The real task of art is to create a new, a meta-reality, combining the world as received with the life of the mind…How can we loose the hold ordinary living has upon us so that we may begin to open up to the possibility of a larger, a new, an unknown universe?

– Peter London, No More Second Hand Art

Europe has been being altered for decades by ongoing influxes of migrants. Think Algerians emigrating to France. Think people from all over the world, including large numbers from the Indian subcontinent, emigrating to Britain. Think people from poorer European Union nations moving to its richer nations.

Europe is now about to be a whole lot more fundamentally changed by the huge waves of refugees fleeing conflict, violence and persecution in the middle east, Africa, Pakistan and Afghanistan.

I’m European by birth and upbringing. I emigrated to the US 30 years ago for non-political reasons.
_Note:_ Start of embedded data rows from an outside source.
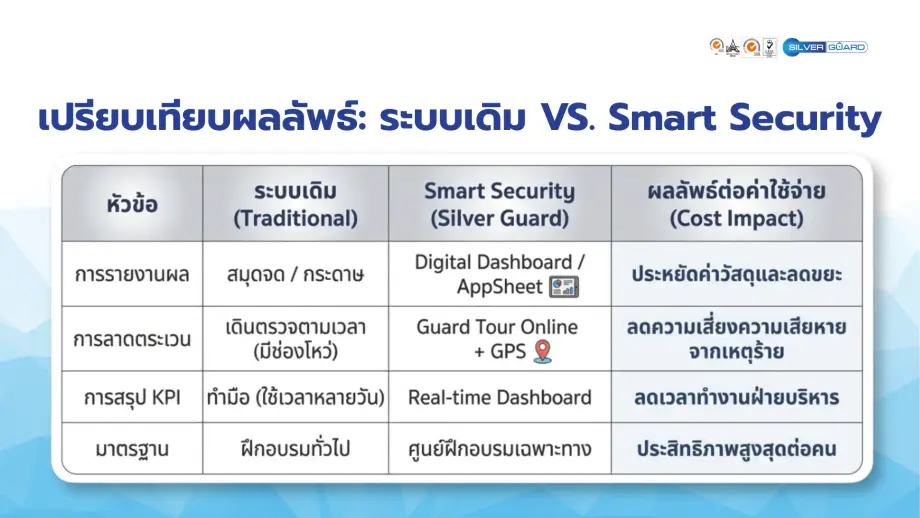 SILVER GUARD

เปรียบเทียบผลลัพธ์: ระบบเดิม VS. Smart Security

| หัวข้อ | ระบบเดิม (Traditional) | Smart Security (Silver Guard) | ผลลัพธ์ต่อค่าใช้จ่าย (Cost Impact) |
|---|---|---|---|
| การรายงานผล | สมุดจด / กระดาษ | Digital Dashboard / AppSheet | ประหยัดค่าวัสดุและลดขยะ |
| การลาดตระเวน | เดินตรวจตามเวลา (มีช่องโหว่) | Guard Tour Online + GPS | ลดความเสี่ยงความเสียหายจากเหตุร้าย |
| การสรุป KPI | ทำมือ (ใช้เวลาหลายวัน) | Real-time Dashboard | ลดเวลาทำงานฝ่ายบริหาร |
| มาตรฐาน | ฝึกอบรมทั่วไป | ศูนย์ฝึกอบรมเฉพาะทาง | ประสิทธิภาพสูงสุดต่อคน |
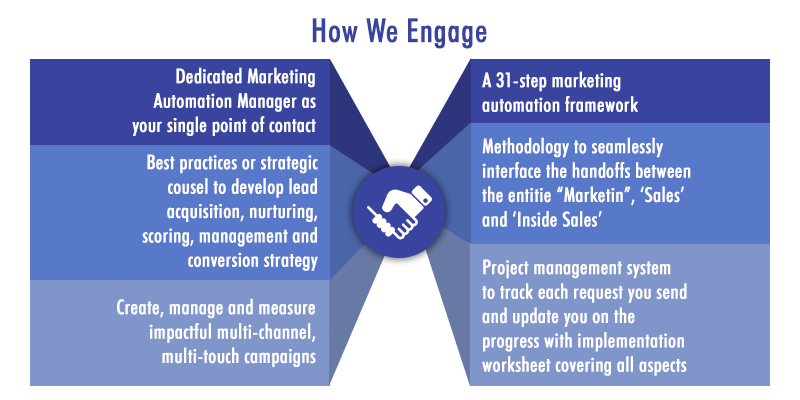 How We Engage

Dedicated Marketing Automation Manager as your single point of contact

Best practices or strategic cousel to develop lead acquisition, nurturing, scoring, management and conversion strategy

Create, manage and measure impactful multi-channel, multi-touch campaigns

A 31-step marketing automation framework

Methodology to seamlessly interface the handoffs between the entitie “Marketin”, ‘Sales’ and ‘Inside Sales’

Project management system to track each request you send and update you on the progress with implementation worksheet covering all aspects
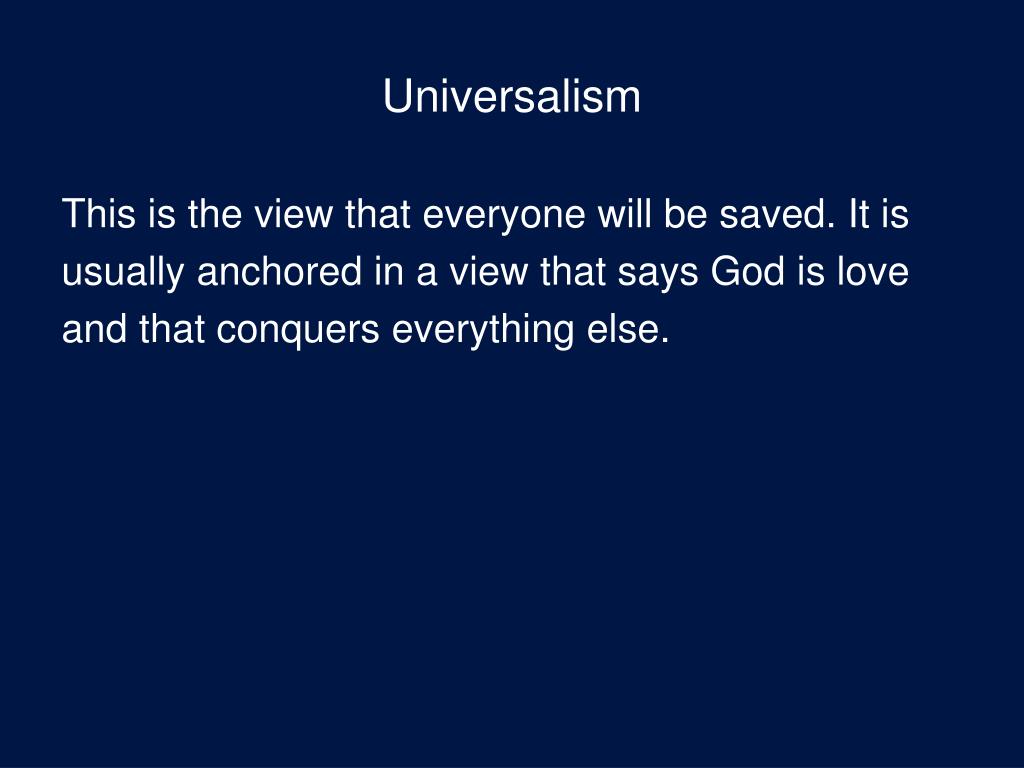 Universalism

This is the view that everyone will be saved. It is usually anchored in a view that says God is love and that conquers everything else.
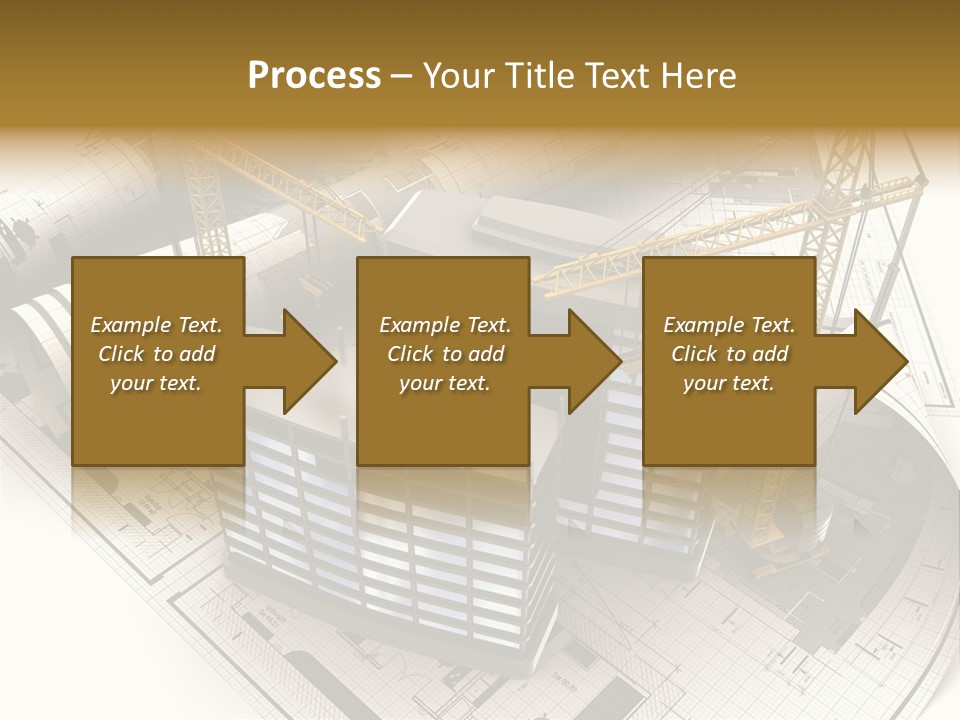 Process – Your Title Text Here

Example Text. Click to add your text.

Example Text. Click to add your text.

Example Text. Click to add your text.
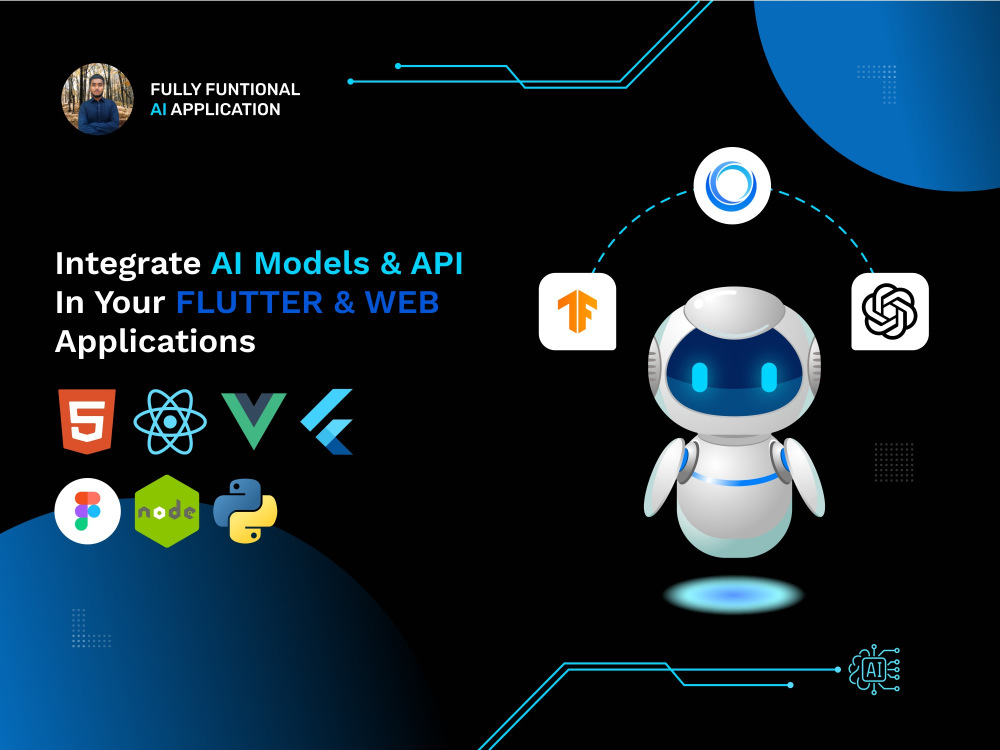 FULLY FUNTIONAL
AI APPLICATION

Integrate AI Models & API In Your FLUTTER & WEB Applications

5

node

AI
So I know and love Europe as it was, a continent of thousand-year-old histories and cultures; diverse languages, arts and cuisines; magnificent architecture; exquisite land and scenery.

Reading about the unfolding refugee crisis, I see that Europe as a whole is being asked - indeed compelled - to let go of insisting that its future be continuous with its past. A discontinuous leap is underway that requires letting go of insularity and cultural cohesiveness, of inherent privileges not shared by the 60 million world citizens currently fleeing their own countries because they simply cannot live there any longer.

What on earth does artlife have to do with this?

Artlife is most of all about living our lives creatively.

Our personal lives, sure - but also our collective lives shaped by pan-national political forces.

And our lives shaped by the soul’s longing for radically new, more life-affirming ways of being Human.

But, and: 60 million of the 7,364,719,000 people currently alive today (9/4/15) are currently displaced by wars, political repression and dire economic conditions. As individuals, how can we possibly open to seeking and generating authentic creative responses to what is no less than a global emergency? Are we willing to grow beyond “me first” mentality to truly become global citizens of fundamentally new times?

Artlife invites us to take bold, discontinuous leaps into becoming more of who we came here to be. Might opening our hearts to refugees everywhere be intrinsic to creating a larger, a new, an as yet unknown universe, as Peter London puts it?